▸ What is being asked
Leave out the pictures and give back all the entries exactly as written.

▸ Record set
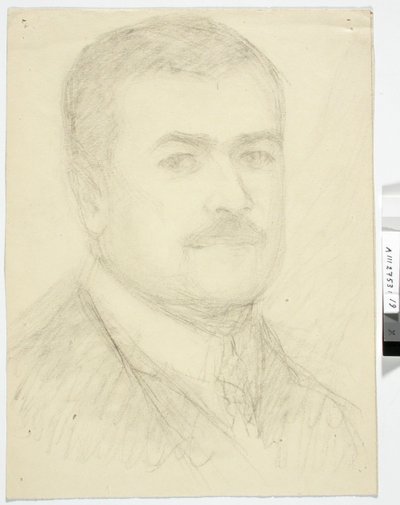 Retrato de um homem, busto de Maria Wiik
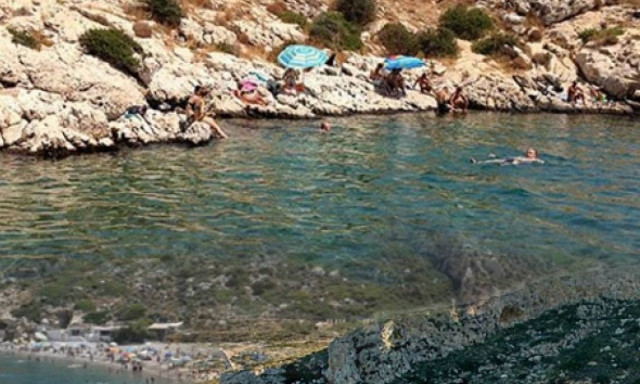 Ένα Σάββατο για μπάνιο στη μαγευτική Αττική...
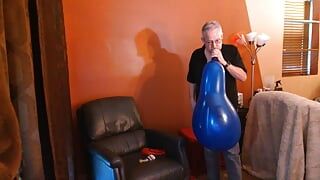 109) Longneck Balloon Kinky Jerk-Off by Daddy Balloonbanger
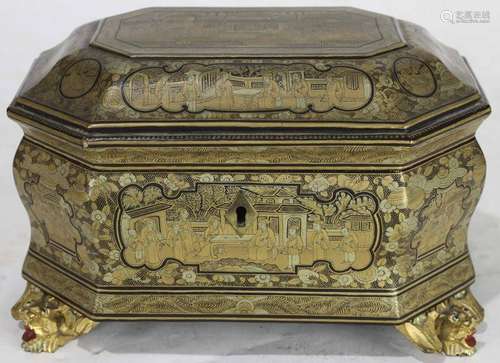 Chinese Exported Decorated Box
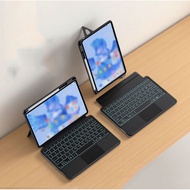 ไทย-อังกฤษ ** มีรางใส่ปากกา** Keyboard Case เคสคีย์บอร์ด เคสหนัง พร้อมเมาส์ และคีย์บอร์ดบลูทูธไร้สาย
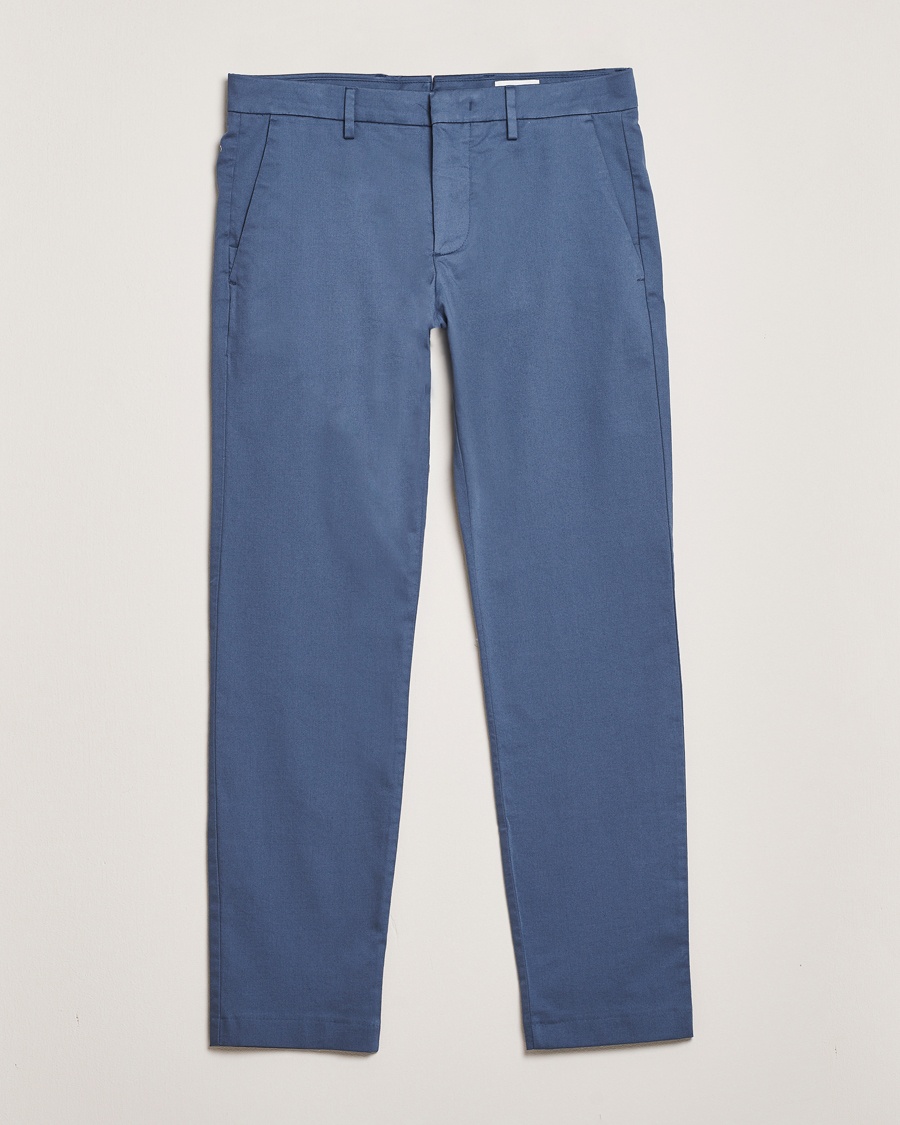Herre | Klær | NN07 | Theo Regular Fit Stretch Chinos Bering Blue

▸ Exercise response
 Retrato de um homem, busto de Maria Wiik
 Ένα Σάββατο για μπάνιο στη μαγευτική Αττική...
 109) Longneck Balloon Kinky Jerk-Off by Daddy Balloonbanger
 Chinese Exported Decorated Box
 ไทย-อังกฤษ ** มีรางใส่ปากกา** Keyboard Case เคสคีย์บอร์ด เคสหนัง พร้อมเมาส์ และคีย์บอร์ดบลูทูธไร้สาย
Herre | Klær | NN07 | Theo Regular Fit Stretch Chinos Bering Blue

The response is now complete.